> [Given passage]:
Start

[OPE-L:2969] Re: Re: Need 1 and Luxemburg's *Accumulation of Capital*

From: Paul Zarembka (zarembka@ACSU.BUFFALO.EDU)
Date: Sun Apr 30 2000 - 16:28:03 EDT


[ show plain text ]

"Andrew_Kliman" <Andrew_Kliman@email.msn.com> said, on 04/28/00 at 02:48
PM:

>... [Luxemburg's] work was addressed
>promptly, not ignored at all. It was studied seriously and replied to
>seriously (even if not in every case)....

Bauer, Eckstein, and Pannekoek rushed to print almost immediately after
her work was published. They didn't even have enough time to digest a
475-page, intense theoretical work. Lenin started a reply but never
finished it and I don't know that we even have serious fragments (or even
if he wrote fragments -- I only have seen his marginal notes on her book
which is translated for the first time into English in my paper).

After her murder, Bukharin undertook what could be called a serious hachet
job.

>(4) Your question seems to ask whether I would agree that RL's opponents
>are to be criticized for not using empirical criteria to evaluate her
>interpretation of Marx's theory. The answer here is no. I think people
>*have* used empirical criteria to do so. Dunayevskaya, for instance,
>shows several instances in which RL overlooked or misread what Marx
>wrote, and argues against RL that the Vol. II analysis, although indeed
>not prepared for publication, is essentially summarized in Vol. I and
>elsewhere. Dunayevskaya also singles out several differences between
>Marx's and RL's theories.

>(5) ... [also on the empirical issue]

I wasn't thinking empirically, only theoretically, and don't see any
objection on my part to your discussion of the role of theory. As to
Dunayevskaya, I've read her but have not written up an analysis of her
reading of Luxemburg. This is next on my agenda.

>Likewise Marx's schema of expanded reproduction show deductively that the
>underconsumptionist impossibility claim is false. I say this in full
>recognition of (and agreement with) VIL's point that schemes and models
>cannot *prove* anything about reality. But taken literally, he isn't
>right to claim that they can *only* illustrate. They can also disprove
>statements of necessity and impossibility.

Sorry, but who is VIL? As to underconsumption, I'm not 100ure how this
is meant. Luxemburg didn't use the term as far as I recall.

>Let me clarify one thing: the schema of expaned reproduction do not
>prove that expanded reproduction is possible in a closed, two-class
>capitalist society. Nor do they disprove the contention that it is
>impossible. They rather disprove the *underconsumptionist argument* for
>impossibility -- i.e., the argument that the growth rate of Dept. I
>cannot "ultimately" outstrip the growth rate of Dept. II, because all
>production, even under capitalism, is "ultimately" production for
>consumption, not production for the sake of production. [BTW, this
>perspective makes the class antagonism a matter of distribution of net
>output, rather than also and mostly of the domination of workers by the
>products of their own hands.]

>*Alternative* arguments against the implications of the reproduction
>schema, such as those you advance in your paper (which I was able to read
>the other day) must therefore be considered on their own terms. The
>refutation of the underconsumptionist argument does not constitute a
>refutation of them.

End

> [Tasks to perform]:
• a. Name the writers who, according to the message on Luxemburg's *Accumulation of Capital*, rushed to print almost immediately after her work was published.
• b. Reproduce the stretch of the message on Luxemburg's *Accumulation of Capital* from "Bauer, Eckstein, and" through "in my paper).".
• c. Answer these questions from the message on Luxemburg's *Accumulation of Capital*:
(i) On what date was the message sent?
(ii) How many pages long does the message say Luxemburg's work is?
(iii) Who undertook what the message calls a serious hachet job after her murder?

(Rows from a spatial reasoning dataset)
Start

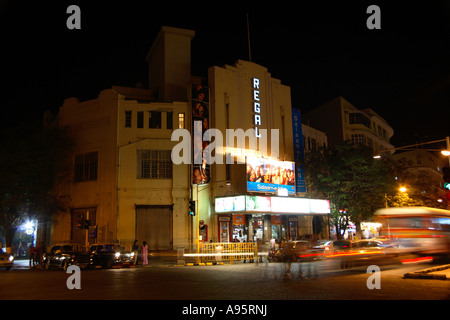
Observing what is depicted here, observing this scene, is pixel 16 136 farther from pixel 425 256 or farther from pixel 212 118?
pixel 425 256

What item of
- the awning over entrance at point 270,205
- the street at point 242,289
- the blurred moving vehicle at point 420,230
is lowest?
the street at point 242,289

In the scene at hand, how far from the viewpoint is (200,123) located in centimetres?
3706

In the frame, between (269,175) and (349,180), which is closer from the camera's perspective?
(269,175)

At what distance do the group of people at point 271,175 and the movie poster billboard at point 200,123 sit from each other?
3.95m

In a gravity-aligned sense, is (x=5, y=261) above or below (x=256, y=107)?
below

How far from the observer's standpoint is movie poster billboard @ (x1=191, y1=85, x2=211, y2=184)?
3584cm

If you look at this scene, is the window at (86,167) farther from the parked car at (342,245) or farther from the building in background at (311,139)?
the building in background at (311,139)

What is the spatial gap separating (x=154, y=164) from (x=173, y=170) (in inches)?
71.7

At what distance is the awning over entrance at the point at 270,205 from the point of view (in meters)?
34.6

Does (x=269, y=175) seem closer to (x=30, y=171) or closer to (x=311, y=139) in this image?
(x=311, y=139)

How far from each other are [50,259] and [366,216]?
33209 mm

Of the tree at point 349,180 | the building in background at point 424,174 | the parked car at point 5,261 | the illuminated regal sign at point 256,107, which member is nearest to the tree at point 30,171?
the parked car at point 5,261

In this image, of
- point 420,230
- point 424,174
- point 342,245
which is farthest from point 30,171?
point 424,174

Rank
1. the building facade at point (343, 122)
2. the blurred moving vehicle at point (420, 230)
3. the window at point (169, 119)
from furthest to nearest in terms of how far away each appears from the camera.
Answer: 1. the building facade at point (343, 122)
2. the window at point (169, 119)
3. the blurred moving vehicle at point (420, 230)
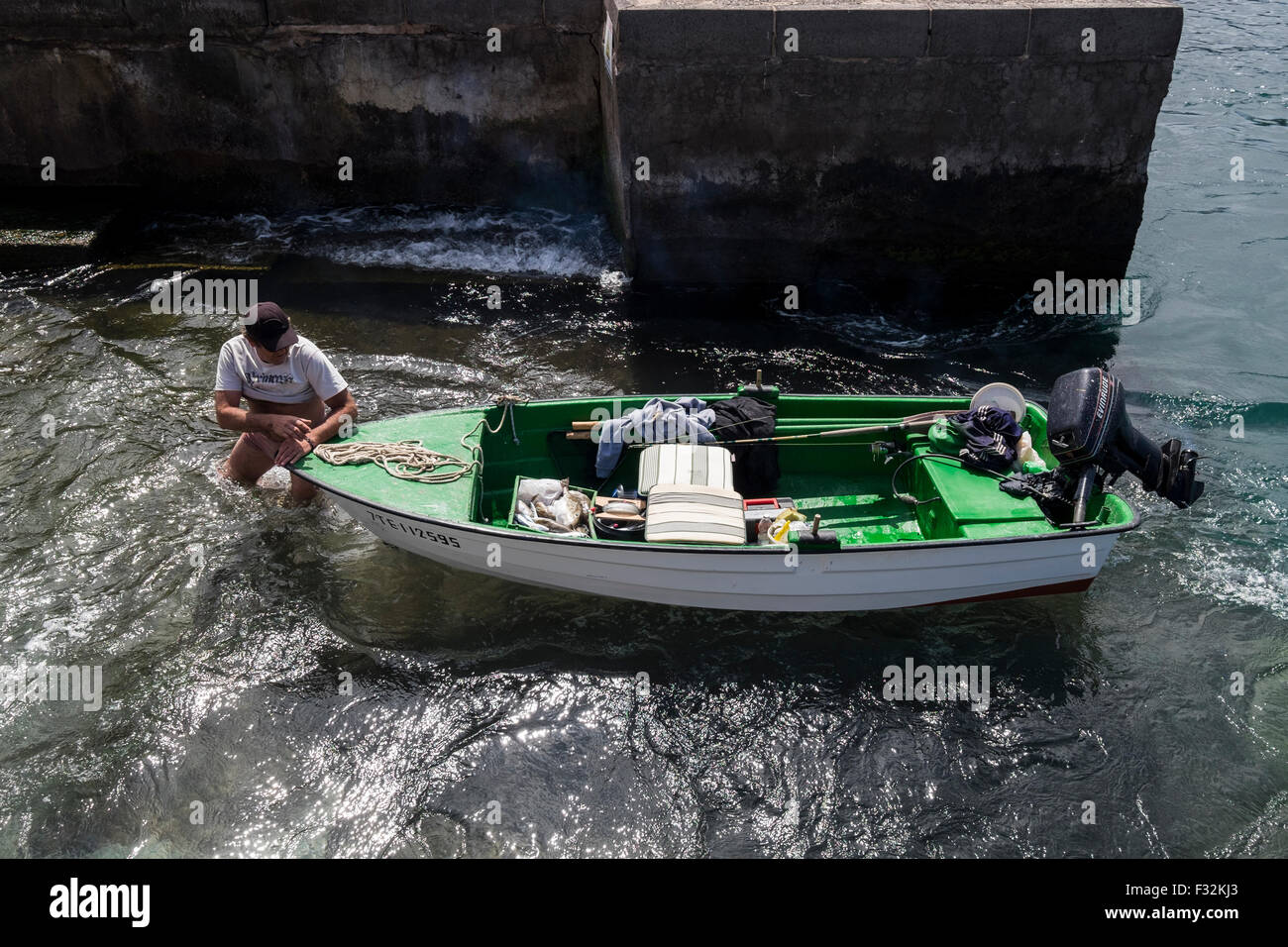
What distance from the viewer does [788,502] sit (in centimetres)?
757

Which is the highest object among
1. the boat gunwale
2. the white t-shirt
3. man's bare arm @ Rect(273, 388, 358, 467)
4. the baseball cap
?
the baseball cap

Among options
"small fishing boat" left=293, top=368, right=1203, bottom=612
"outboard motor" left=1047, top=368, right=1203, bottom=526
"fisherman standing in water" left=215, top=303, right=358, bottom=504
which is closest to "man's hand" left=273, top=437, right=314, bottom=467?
"fisherman standing in water" left=215, top=303, right=358, bottom=504

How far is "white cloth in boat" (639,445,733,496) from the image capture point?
723 cm

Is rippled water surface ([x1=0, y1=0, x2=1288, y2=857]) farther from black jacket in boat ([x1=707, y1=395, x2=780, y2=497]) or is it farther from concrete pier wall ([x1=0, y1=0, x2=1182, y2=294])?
concrete pier wall ([x1=0, y1=0, x2=1182, y2=294])

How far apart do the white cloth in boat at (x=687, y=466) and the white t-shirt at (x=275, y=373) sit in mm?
2543

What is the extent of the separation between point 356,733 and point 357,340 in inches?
213

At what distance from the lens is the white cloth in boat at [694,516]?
22.2ft

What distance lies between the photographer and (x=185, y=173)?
13.2 meters

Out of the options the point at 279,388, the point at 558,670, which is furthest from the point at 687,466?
the point at 279,388

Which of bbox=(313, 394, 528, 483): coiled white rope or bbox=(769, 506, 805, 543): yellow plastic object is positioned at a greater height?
bbox=(313, 394, 528, 483): coiled white rope

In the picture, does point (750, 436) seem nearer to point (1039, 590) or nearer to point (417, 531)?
point (1039, 590)

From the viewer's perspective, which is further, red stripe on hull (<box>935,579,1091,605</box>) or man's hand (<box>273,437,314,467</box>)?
man's hand (<box>273,437,314,467</box>)
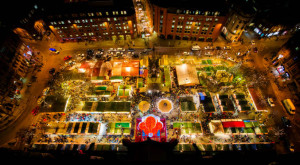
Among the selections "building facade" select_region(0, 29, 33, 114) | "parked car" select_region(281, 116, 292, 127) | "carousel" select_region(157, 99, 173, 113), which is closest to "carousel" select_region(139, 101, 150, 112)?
"carousel" select_region(157, 99, 173, 113)

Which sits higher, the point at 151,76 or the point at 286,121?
the point at 151,76

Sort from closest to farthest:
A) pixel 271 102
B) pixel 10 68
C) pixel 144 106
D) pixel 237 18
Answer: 1. pixel 144 106
2. pixel 271 102
3. pixel 10 68
4. pixel 237 18

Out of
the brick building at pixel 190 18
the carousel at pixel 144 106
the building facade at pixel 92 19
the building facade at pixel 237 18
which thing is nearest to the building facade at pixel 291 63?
the building facade at pixel 237 18

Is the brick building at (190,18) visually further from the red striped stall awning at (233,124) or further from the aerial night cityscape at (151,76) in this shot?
the red striped stall awning at (233,124)

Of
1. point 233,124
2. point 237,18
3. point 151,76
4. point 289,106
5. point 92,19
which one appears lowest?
point 233,124

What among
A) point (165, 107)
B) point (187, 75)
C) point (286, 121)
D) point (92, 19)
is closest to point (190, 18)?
point (187, 75)

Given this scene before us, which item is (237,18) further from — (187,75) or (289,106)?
(289,106)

End

> [Final results]:
• a. Bauer, Eckstein, Pannekoek

• b.
Bauer, Eckstein, and Pannekoek rushed to print almost immediately after
her work was published. They didn't even have enough time to digest a
475-page, intense theoretical work. Lenin started a reply but never
finished it and I don't know that we even have serious fragments (or even
if he wrote fragments -- I only have seen his marginal notes on her book
which is translated for the first time into English in my paper).

• c.
(i) Sun Apr 30 2000
(ii) 475
(iii) Bukharin